Following are examples for each command. Command names do not need to be same as in examples, but URLs should.

Command: /translations
URL: https://<server url>:<port>/slack/translations
Method: POST
Name: All translations
Help text: Outputs link to translated messages
Usage hint:
Descriptive label: Shows link to translated version of channel.
Command: /recent
URL: https://<server url>:<port>/slack/recent
Method: POST
Name: Recent translations
Help text: Displays recent messages along with translations
Usage hint: [message count, by default 3]
Descriptive label: Shows translations for recent messages in current channel.
Command: /delete
URL: https://<server url>:<port>/slack/delete
Method: POST
Name: Delete translations
Help text: Deletes stored translations for current channel.
Usage hint: [number of hours]
Descriptive label: Deletes stored data from translations.

Bot configuration

Main configuration of bot is stored in .env file located in main directory. Here is example configuration:

SSL_KEY=/etc/letsencrypt/live/yourdomain.com/privkey.pem
SSL_CERT=/etc/letsencrypt/live/yourdomain.com/fullchain.pem
SSL_CA=/etc/letsencrypt/live/yourdomain.com/chain.pem

PRODUCTION=true

PORT=1234
TOKEN_TRANSLATIONS=TokenProvidedBySlackForThisCommand
TOKEN_RECENT=TokenProvidedBySlackForThisCommand
TOKEN_DELETE=TokenProvidedBySlackForThisCommand

BOT_TOKEN="xoxb-tokenProvided-bySlackOnBotPage"
BOT_NAME=translator
TARGET_LANGUAGE=en

TRANSLATOR_SECRET="keyProvidedByAzureCognitiveServices"

BASE_URL="https://yourdomain.com:1234"
HISTORY_URL="/history"
GUESSER_CONFIG="../def.json"
DATABASE_PATH="../data.db"
DATABASE_CACHE_TIME=24

All fields except GUESSER_CONFIG are required.

  • Which SSL fields are required depends on certificate type and issuer therefore not all certificates will require SSL_CA. When using Letsencrypt or similar free certificate ensure that certificate is automatically updated upon expiration (in case of Letsencrypt every 3 months).
  • DATABASE_CACHE_TIME determines how long is data stored by bot so it could be retrieved translated.
  • If GUESSER_CONFIG is provided it will use given file for language guesser configuration.

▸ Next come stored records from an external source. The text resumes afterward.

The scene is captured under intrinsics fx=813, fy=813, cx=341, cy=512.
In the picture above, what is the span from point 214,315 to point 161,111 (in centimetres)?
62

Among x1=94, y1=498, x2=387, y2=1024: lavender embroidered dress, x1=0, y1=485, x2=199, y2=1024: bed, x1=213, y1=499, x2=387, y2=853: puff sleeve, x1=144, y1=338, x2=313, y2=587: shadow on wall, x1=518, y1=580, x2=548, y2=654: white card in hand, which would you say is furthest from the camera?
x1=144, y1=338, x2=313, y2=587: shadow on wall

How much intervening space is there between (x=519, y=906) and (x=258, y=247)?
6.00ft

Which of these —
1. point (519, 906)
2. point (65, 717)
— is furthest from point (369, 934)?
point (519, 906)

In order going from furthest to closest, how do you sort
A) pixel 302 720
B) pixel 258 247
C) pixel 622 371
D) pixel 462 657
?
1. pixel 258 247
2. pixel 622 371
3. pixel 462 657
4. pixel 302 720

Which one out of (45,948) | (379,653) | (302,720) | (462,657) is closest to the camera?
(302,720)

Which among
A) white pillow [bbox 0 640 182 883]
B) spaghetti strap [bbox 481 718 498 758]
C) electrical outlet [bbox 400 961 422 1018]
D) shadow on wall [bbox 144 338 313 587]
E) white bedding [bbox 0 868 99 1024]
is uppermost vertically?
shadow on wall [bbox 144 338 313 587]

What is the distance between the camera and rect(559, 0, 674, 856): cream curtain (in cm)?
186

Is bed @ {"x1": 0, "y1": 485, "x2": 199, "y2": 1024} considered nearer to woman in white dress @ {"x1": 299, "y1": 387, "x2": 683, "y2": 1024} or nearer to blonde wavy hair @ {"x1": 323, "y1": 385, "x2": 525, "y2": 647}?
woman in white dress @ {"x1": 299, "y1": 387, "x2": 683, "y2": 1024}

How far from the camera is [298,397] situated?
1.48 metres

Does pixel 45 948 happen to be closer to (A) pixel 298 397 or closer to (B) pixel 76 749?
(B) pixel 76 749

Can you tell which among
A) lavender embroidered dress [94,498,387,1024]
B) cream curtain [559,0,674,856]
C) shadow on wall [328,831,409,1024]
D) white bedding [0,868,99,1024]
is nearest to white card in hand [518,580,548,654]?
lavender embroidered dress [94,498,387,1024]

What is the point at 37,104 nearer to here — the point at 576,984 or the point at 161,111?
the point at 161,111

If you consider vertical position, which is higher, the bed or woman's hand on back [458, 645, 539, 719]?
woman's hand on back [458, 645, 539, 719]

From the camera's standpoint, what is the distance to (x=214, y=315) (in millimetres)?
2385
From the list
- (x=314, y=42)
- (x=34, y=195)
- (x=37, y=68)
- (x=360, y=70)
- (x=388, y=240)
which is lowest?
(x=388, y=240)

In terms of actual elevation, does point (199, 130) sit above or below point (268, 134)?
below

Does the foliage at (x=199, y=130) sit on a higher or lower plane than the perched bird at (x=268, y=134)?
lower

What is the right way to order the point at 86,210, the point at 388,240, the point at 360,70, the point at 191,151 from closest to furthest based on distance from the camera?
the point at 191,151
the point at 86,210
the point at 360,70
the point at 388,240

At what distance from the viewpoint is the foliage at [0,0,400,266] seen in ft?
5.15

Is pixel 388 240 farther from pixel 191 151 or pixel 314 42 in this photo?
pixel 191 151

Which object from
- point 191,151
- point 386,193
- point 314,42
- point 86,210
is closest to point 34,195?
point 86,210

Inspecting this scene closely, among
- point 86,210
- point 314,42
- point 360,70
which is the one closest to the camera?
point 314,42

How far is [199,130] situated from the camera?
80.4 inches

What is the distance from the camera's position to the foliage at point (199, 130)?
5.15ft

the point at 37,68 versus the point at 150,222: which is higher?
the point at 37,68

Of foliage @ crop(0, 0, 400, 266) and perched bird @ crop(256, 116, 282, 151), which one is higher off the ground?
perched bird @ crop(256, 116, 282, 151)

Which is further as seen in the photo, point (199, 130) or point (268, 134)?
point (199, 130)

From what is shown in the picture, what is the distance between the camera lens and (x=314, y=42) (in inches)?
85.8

Language guesser is part of translation part of bot that attempts to detect language rather than sending it to Translator API for detection. In many cases, language can be detected from sentence using just common language-specific words or letters. To use it, GUESSER_CONFIG variable needs to be defined and given file should contain valid JSON file. Following is an example of one such configuration that enables distinction between Croatian and English language.

{
  "languages": [
    {
      "code": "hr",
      "words": ["kaj", "ili", "je", "da", "jel", "si", "mi", "na", "sam",
              "su", "se", "smo", "ali", "te", "nas", "naš", "nasi", "naši",
              "nase", "naše", "kada", "koji", "zasto", "zašto", "sve", "sta",
              "šta", "radi", "jucer", "jučer", "danas", "sutra", "nego", "vec",
              "već", "ce", "će", "cu", "ću", "ovo", "ak", "ako", "naime", "samo"
      ],
      "letters": ["ć", "č", "š", "ž", "đ"]
    },
    {
      "code": "en",
      "words": ["the", "be", "to", "of", "and", "in", "that", "have", "it",
              "for", "not", "on", "with", "he", "you", "at", "this", "but",
              "his", "by", "from", "they", "we", "say", "her", "she", "or",
              "an", "will", "my", "all", "would", "there", "their", "what",
              "so", "up", "if", "about", "who", "get", "which", "go",
              "when", "make", "can", "like", "time", "just", "him", "know"
      ]
    }
  ],
  "threshold": 0.1
}

When choosing words and letters only use those that are mutually language exclusive.

Running bot

After creating required configuration on the server simply start it as a daemon. Probably the easiest way to do it is using forever package. If you are experiencing problems, make sure that process has appropriate permissions to access SSL certificates and that firewall isn't blocking given port (some cloud providers require special ports to be manually allowed in their control panel).